Work on issue #107 revealed one more possible caching scenario, where uncached input is sent to a service causing it to execute in some context, and the service produces output destined for a second service that cannot be accessed in that context. This appeared in a test case for issue #107 - the IoT scenario discussed above Issue 107 Test 1a - Asserted.nq.gz.

In this case, a sensor acts as a client sending input to the DietPlanner which runs on a phone with which the sensor is paired, and generates updated diet plans considering the user's activity levels. The DietPlanner also uses input data Meals, which must be fetched from a service running on a PC accessible from only one location. Consequently, the sensor input should be cached and used when the DietPlanner is next within range of the PC. The output data DietPlan is stored via the same service running on the PC . It should not be cached because it is only generated when the DietPlanner is in range of the PC.

In practice, problems in the model for user interactions with data (as described in issue #107) cause these inferences to fail. Input data 'Meals' is inferred to come from an interactive user - which is true, but only via a separate process running on the PC. Due to the shortcomings in the model of user-data interactions, it is inferred that Meals is input via the DietPlanner process, so it doesn't need to wait until it can fetch this data from the service running on the user's PC.

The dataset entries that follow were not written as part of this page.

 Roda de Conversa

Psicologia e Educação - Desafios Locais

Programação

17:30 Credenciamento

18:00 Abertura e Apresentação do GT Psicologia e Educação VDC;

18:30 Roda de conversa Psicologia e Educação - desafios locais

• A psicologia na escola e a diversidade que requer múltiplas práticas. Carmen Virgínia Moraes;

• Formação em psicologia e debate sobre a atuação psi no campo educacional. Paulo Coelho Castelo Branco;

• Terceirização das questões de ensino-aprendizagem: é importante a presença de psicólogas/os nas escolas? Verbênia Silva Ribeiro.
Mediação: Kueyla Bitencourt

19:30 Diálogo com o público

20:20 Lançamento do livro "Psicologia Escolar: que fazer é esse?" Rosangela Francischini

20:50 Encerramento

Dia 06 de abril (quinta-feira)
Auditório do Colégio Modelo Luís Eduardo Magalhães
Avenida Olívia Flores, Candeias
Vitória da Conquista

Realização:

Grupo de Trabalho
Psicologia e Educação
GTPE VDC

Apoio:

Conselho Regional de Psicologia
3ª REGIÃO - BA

This has two consequences. First, the need to cache the sensor input is missed - something that can only be fixed by addressing issue #107. Second, if the DietPlan could be created in any location, it should be cached until the user comes within range of the storage service on their PC. Changes to address #109 mean this is no longer inferred. While the need to cache output only arises because of the failure to detect that an input should be cached, the output should be cached if it can't be sent in a context where input from a client is not cached.

There are two ways this omission could be resolved:

1. Ensure input received from a client is cached if if arrives in a context where output for a service cannot be sent. The assumption in this case is that a process would not generate output it couldn't send, so the calculation would be delayed which means caching the inputs from which it is computed.
2. Ensure output sent to a service is cached if the process may be forced to perform calculations by receipt of uncached input from a client in a context where the output cannot be sent.

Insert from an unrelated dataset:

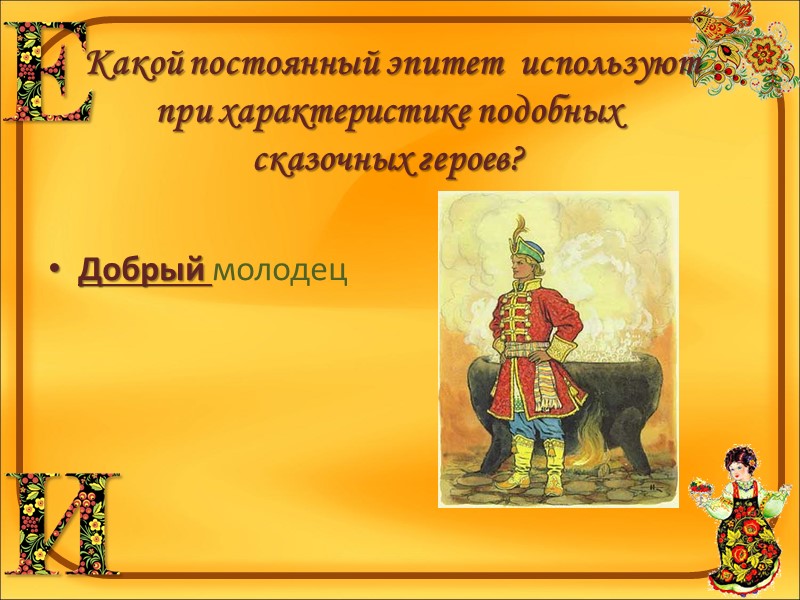 Е

Какой постоянный эпитет используют при характеристике подобных сказочных героев?

• Добрый молодец

И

The first solution seems more realistic in this test case, though that may be because we know processing should be delayed due to the presence of a second, necessary input (Meals). If this were removed from the model, it is less clear that the input would always be cached and processing delayed. If we implement the first solution, we're excluding any possibility that an output may be cached.

The second solution also works in this test case, given that the sensor input is assumed to be uncached input, even though in this test case, the input should have been cached. It seems less realistic, but if the second input (Meals) is removed from the model, we may find in some cases it is the output that should have been be cached. The second solution allows users to choose which way to go. If the presence of an input cache is not inferred, the user can assert that the data is stored (or cached) on the process host. To make this work, we need two changes:

• [x] a new construction sequence, executed after the input caching sequence, to determine in which contexts a process must run due to the receipt of uncached input from a client, and
• [x] a new construction pattern, executed after that, constructing an output cache if it cannot be sent from one of those contexts.

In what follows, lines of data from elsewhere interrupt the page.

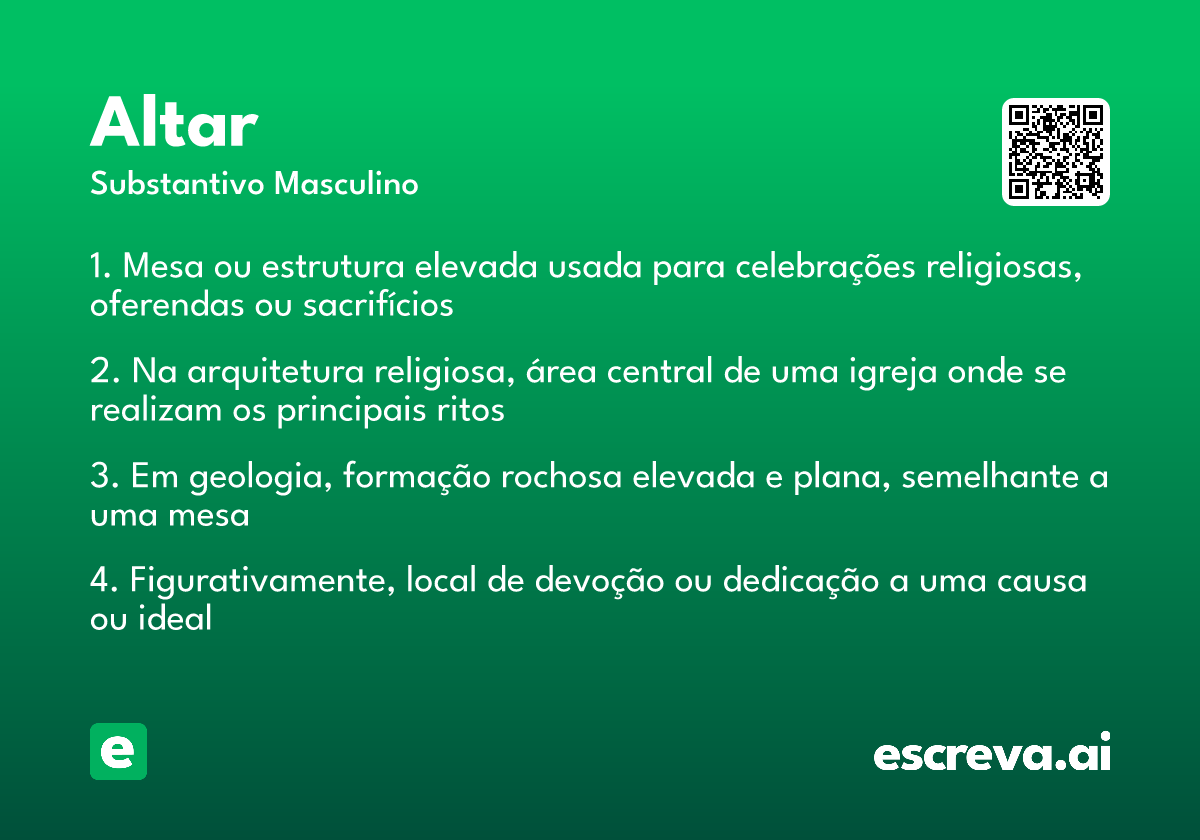 Altar
Substantivo Masculino

1. Mesa ou estrutura elevada usada para celebrações religiosas, oferendas ou sacrifícios

2. Na arquitetura religiosa, área central de uma igreja onde se realizam os principais ritos

3. Em geologia, formação rochosa elevada e plana, semelhante a uma mesa

4. Figurativamente, local de devoção ou dedicação a uma causa ou ideal

e

escreva.ai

This situation may be thought of as a new case 8, although the new construction patterns should be inserted before the one that infers the presence of an output cache due to case 7.

[mike1813]

Now fixed on branch 107, allowing previously failing tests for user interactivity to be used addressing issue #107.

[mike1813]

We don't yet have the two modelling error threats as discussed above, Error 1 and Error 2.

These are difficult to implement, as they require threat patterns that match a condition not being met. They are now moved into a separate issue (issue #138), so this one can be closed.